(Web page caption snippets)
====================
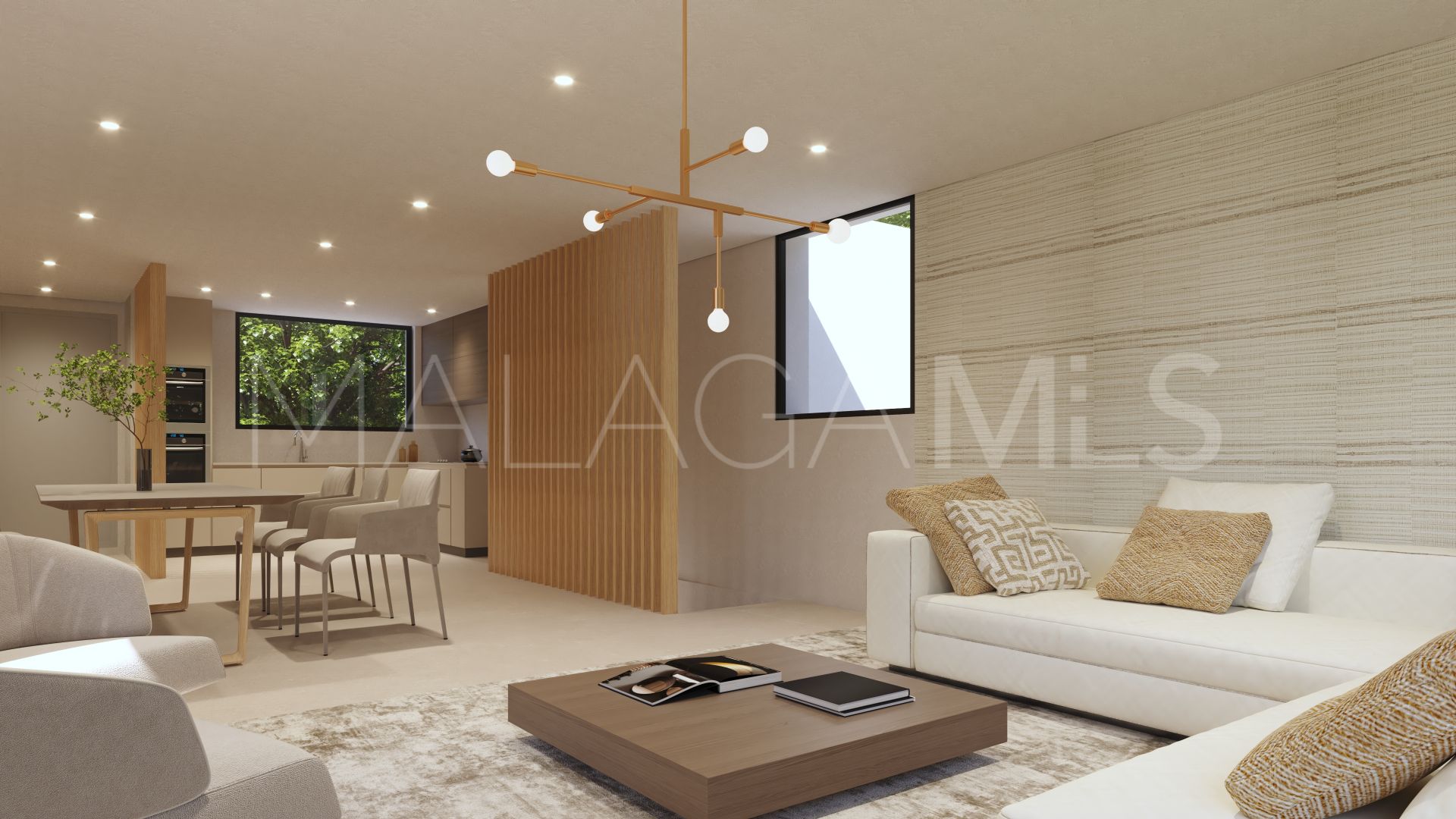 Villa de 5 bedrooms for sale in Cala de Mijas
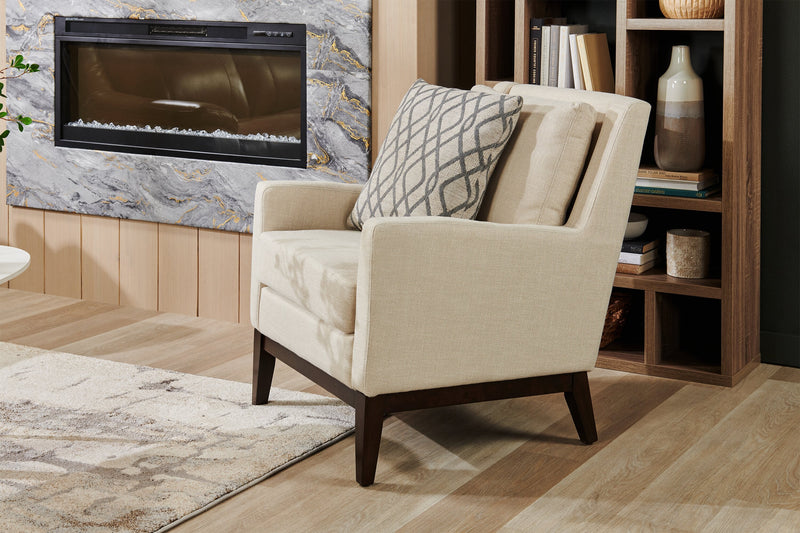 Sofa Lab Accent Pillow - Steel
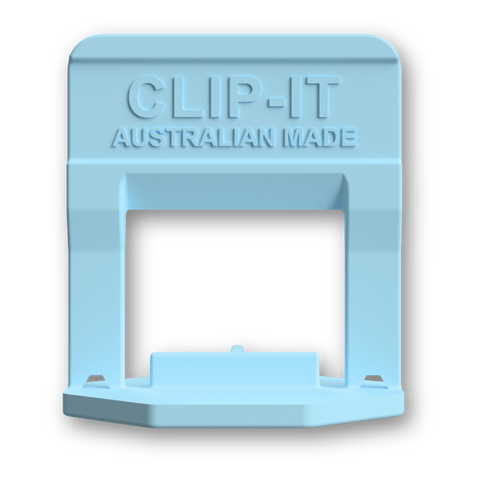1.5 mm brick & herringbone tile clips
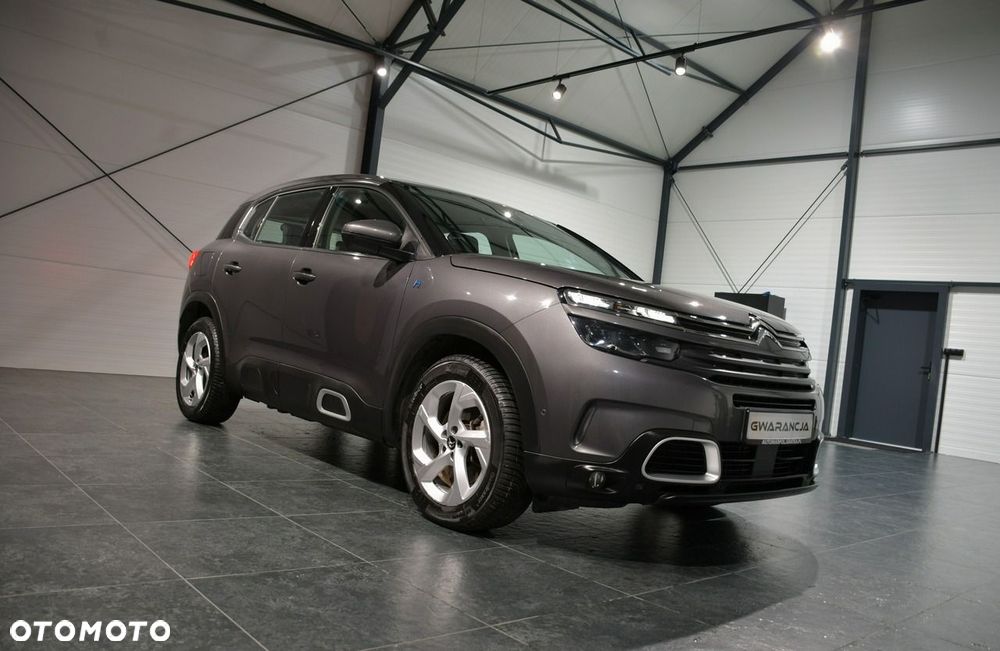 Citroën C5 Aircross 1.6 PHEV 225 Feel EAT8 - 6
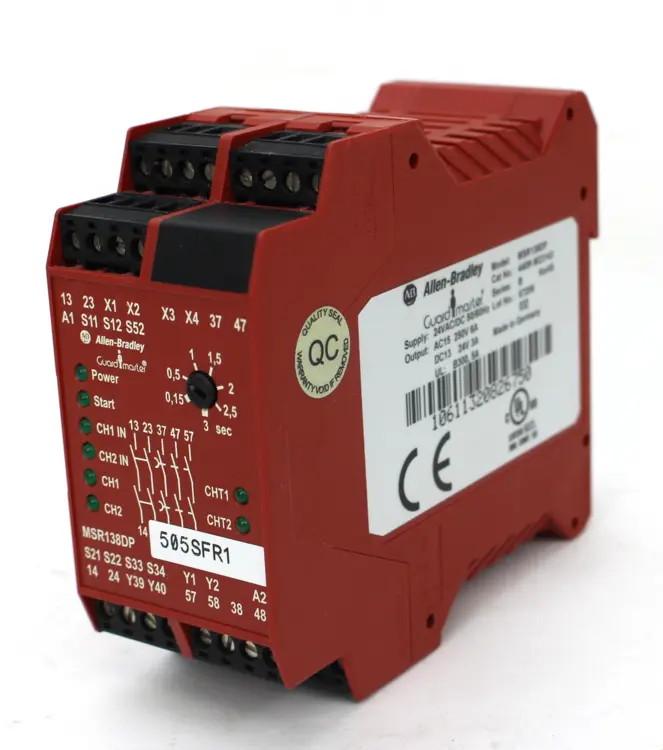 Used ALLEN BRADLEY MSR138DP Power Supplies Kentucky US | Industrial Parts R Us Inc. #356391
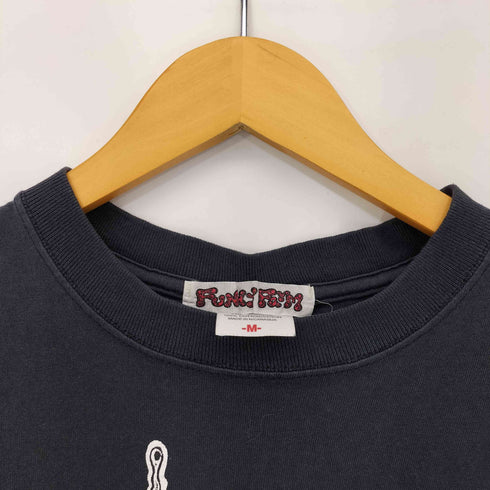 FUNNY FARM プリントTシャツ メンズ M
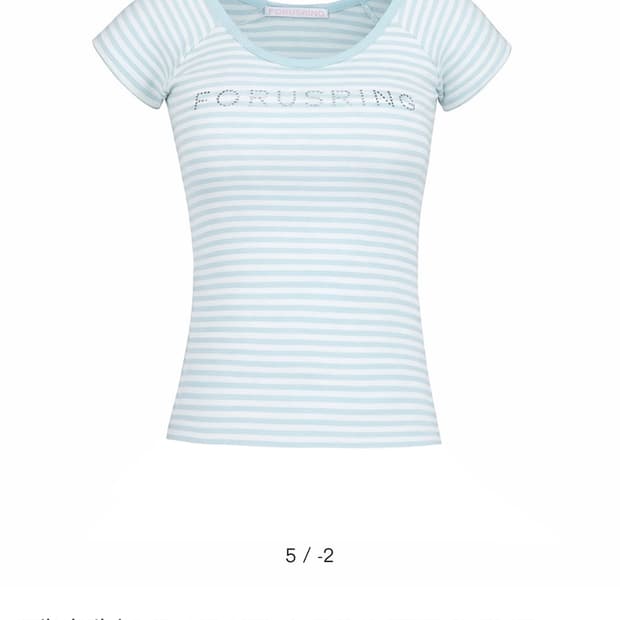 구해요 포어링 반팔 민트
====================
§ Instruction: Convert every line of the material above into a numbered list, omitting blank lines. Leave the pictures out of the answer.

§ Written answer:
1.  Villa de 5 bedrooms for sale in Cala de Mijas
2.  Sofa Lab Accent Pillow - Steel
3. 1.5 mm brick & herringbone tile clips
4.  Citroën C5 Aircross 1.6 PHEV 225 Feel EAT8 - 6
5.  Used ALLEN BRADLEY MSR138DP Power Supplies Kentucky US | Industrial Parts R Us Inc. #356391
6.  FUNNY FARM プリントTシャツ メンズ M
7.  구해요 포어링 반팔 민트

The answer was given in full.